WORK INSTRUCTION:
Can you give the records again from the line with "What is the value for 1" up to and including the line with "In the 'TOTAL DEL ACTIVO' chart, what is the difference", substituting "group" for "category" and changing nothing else? Leave the pictures out of your answer.

ENTRIES SUPPLIED:
------------------------------------------------

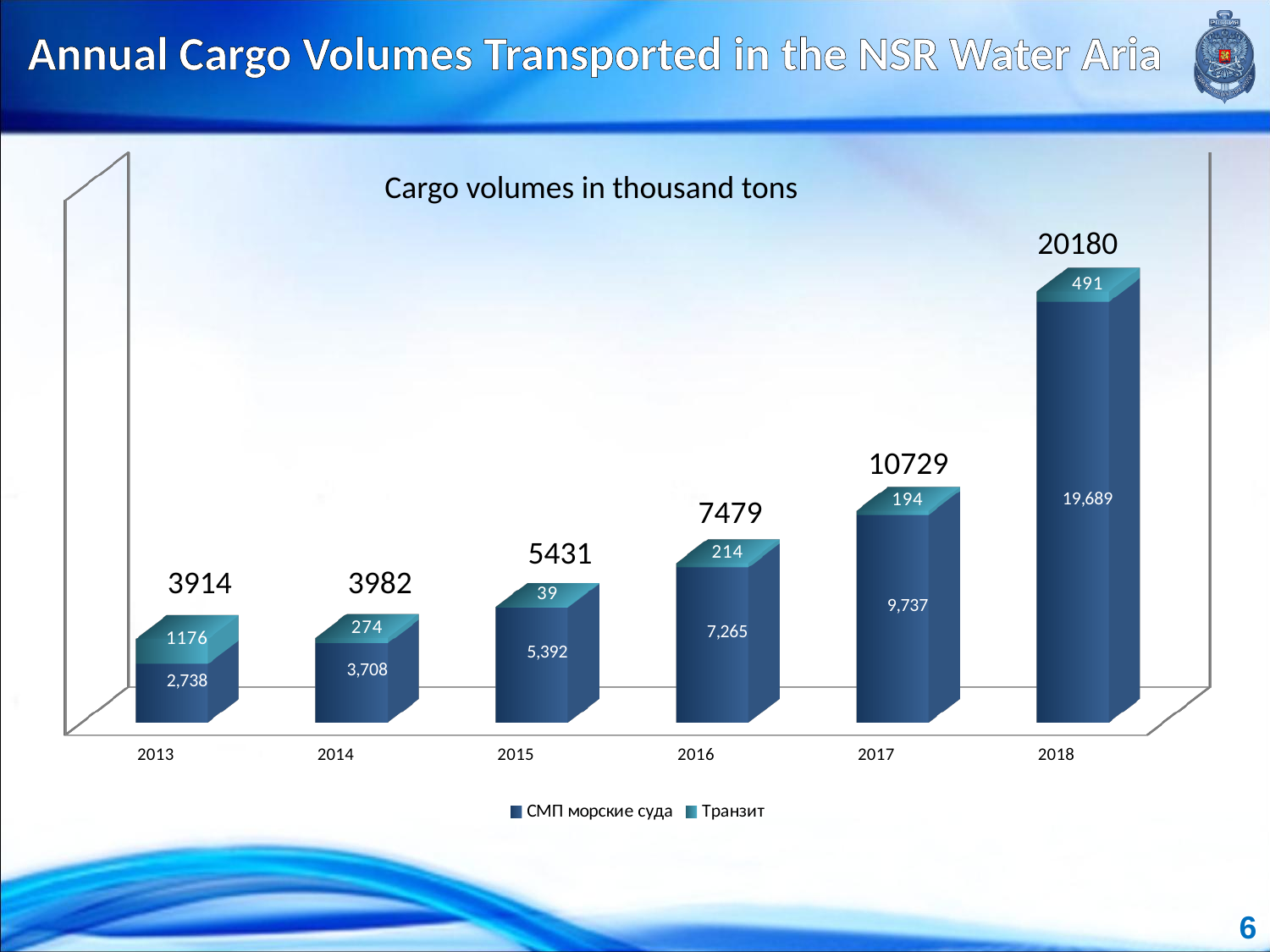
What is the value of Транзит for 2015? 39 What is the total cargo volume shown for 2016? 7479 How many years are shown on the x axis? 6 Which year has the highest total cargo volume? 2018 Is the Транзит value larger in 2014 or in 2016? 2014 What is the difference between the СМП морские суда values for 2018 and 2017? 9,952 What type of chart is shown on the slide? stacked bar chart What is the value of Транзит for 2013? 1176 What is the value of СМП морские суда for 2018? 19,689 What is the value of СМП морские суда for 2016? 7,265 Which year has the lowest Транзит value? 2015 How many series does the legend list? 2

------------------------------------------------

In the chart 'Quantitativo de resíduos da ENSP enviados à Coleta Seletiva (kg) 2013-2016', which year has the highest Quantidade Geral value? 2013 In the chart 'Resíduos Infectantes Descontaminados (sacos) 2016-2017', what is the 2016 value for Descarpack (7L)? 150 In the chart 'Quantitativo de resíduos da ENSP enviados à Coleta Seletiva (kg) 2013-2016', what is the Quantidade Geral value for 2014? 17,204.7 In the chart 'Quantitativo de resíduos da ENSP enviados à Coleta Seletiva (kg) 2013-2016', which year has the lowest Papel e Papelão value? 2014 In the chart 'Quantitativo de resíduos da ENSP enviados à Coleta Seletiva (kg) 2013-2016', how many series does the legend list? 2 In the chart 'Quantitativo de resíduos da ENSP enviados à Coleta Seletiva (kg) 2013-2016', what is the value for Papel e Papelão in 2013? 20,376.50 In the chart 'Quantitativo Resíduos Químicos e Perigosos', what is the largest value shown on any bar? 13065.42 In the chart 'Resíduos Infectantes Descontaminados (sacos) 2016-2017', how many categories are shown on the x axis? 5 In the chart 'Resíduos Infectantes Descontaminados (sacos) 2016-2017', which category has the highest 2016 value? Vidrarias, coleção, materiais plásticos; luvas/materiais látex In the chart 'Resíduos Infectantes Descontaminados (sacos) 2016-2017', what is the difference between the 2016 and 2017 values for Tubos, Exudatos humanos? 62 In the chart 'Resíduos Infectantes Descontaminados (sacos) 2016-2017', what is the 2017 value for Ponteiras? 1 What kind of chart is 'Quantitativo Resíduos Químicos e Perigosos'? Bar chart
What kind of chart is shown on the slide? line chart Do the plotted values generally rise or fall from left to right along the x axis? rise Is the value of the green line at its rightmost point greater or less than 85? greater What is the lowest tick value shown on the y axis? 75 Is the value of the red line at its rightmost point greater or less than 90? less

------------------------------------------------

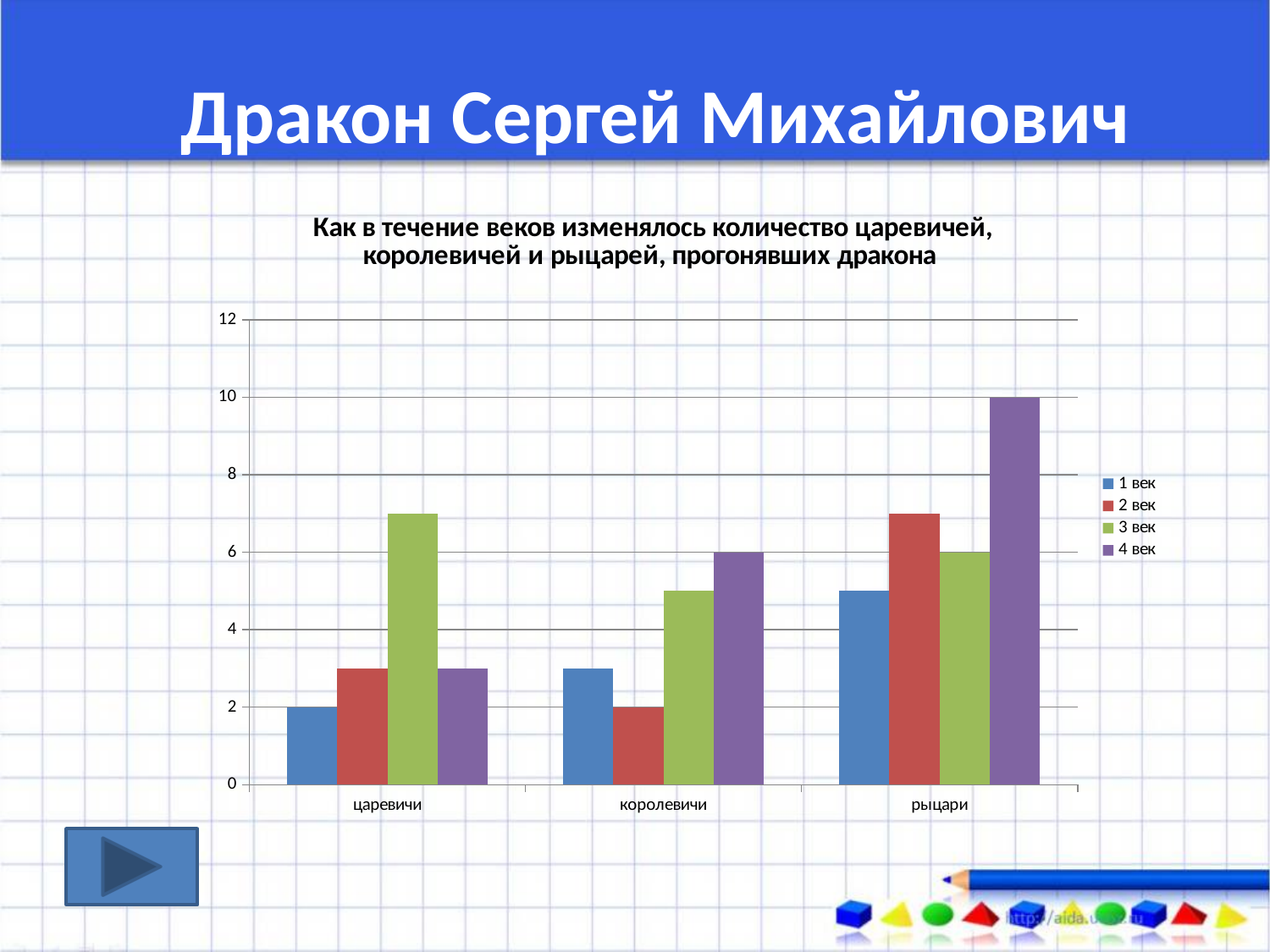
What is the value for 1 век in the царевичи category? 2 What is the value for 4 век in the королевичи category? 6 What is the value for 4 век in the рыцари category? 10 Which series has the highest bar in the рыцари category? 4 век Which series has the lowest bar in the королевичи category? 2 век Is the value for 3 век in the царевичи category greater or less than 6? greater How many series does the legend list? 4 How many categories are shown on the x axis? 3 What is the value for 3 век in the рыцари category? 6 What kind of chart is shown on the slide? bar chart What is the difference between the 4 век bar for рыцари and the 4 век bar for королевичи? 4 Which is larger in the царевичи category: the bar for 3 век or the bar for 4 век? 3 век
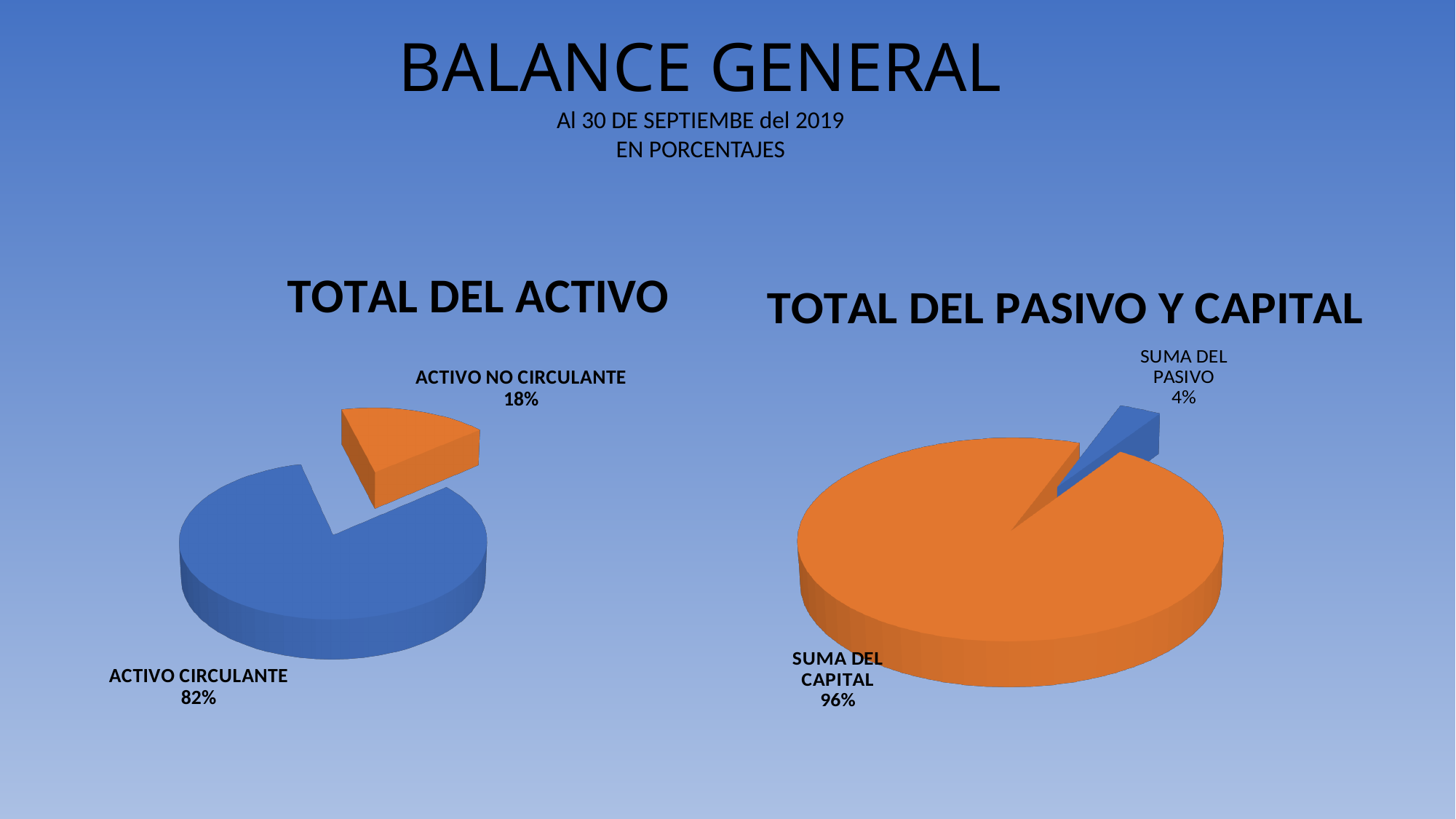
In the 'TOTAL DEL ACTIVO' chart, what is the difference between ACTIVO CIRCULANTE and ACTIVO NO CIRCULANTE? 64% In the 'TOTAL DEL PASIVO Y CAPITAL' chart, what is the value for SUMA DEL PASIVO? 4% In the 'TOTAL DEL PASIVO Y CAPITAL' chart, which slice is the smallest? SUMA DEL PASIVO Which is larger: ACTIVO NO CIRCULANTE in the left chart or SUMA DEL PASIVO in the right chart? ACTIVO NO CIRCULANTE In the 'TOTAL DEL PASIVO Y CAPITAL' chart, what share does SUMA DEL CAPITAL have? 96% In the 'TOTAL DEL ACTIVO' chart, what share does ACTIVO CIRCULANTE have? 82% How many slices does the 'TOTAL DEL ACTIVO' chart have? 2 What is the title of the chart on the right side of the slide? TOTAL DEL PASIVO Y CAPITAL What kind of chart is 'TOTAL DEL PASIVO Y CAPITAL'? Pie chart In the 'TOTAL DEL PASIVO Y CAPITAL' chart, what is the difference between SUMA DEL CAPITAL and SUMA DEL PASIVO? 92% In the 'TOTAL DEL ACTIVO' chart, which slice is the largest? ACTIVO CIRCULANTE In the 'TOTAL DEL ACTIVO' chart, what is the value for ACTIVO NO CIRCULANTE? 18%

------------------------------------------------

YOUR RESPONSE:
What is the value for 1 век in the царевичи group? 2 What is the value for 4 век in the королевичи group? 6 What is the value for 4 век in the рыцари group? 10 Which series has the highest bar in the рыцари group? 4 век Which series has the lowest bar in the королевичи group? 2 век Is the value for 3 век in the царевичи group greater or less than 6? greater How many series does the legend list? 4 How many categories are shown on the x axis? 3 What is the value for 3 век in the рыцари group? 6 What kind of chart is shown on the slide? bar chart What is the difference between the 4 век bar for рыцари and the 4 век bar for королевичи? 4 Which is larger in the царевичи group: the bar for 3 век or the bar for 4 век? 3 век
In the 'TOTAL DEL ACTIVO' chart, what is the difference between ACTIVO CIRCULANTE and ACTIVO NO CIRCULANTE? 64% In the 'TOTAL DEL PASIVO Y CAPITAL' chart, what is the value for SUMA DEL PASIVO? 4% In the 'TOTAL DEL PASIVO Y CAPITAL' chart, which slice is the smallest? SUMA DEL PASIVO Which is larger: ACTIVO NO CIRCULANTE in the left chart or SUMA DEL PASIVO in the right chart? ACTIVO NO CIRCULANTE In the 'TOTAL DEL PASIVO Y CAPITAL' chart, what share does SUMA DEL CAPITAL have? 96% In the 'TOTAL DEL ACTIVO' chart, what share does ACTIVO CIRCULANTE have? 82% How many slices does the 'TOTAL DEL ACTIVO' chart have? 2 What is the title of the chart on the right side of the slide? TOTAL DEL PASIVO Y CAPITAL What kind of chart is 'TOTAL DEL PASIVO Y CAPITAL'? Pie chart In the 'TOTAL DEL PASIVO Y CAPITAL' chart, what is the difference between SUMA DEL CAPITAL and SUMA DEL PASIVO? 92% In the 'TOTAL DEL ACTIVO' chart, which slice is the largest? ACTIVO CIRCULANTE In the 'TOTAL DEL ACTIVO' chart, what is the value for ACTIVO NO CIRCULANTE? 18%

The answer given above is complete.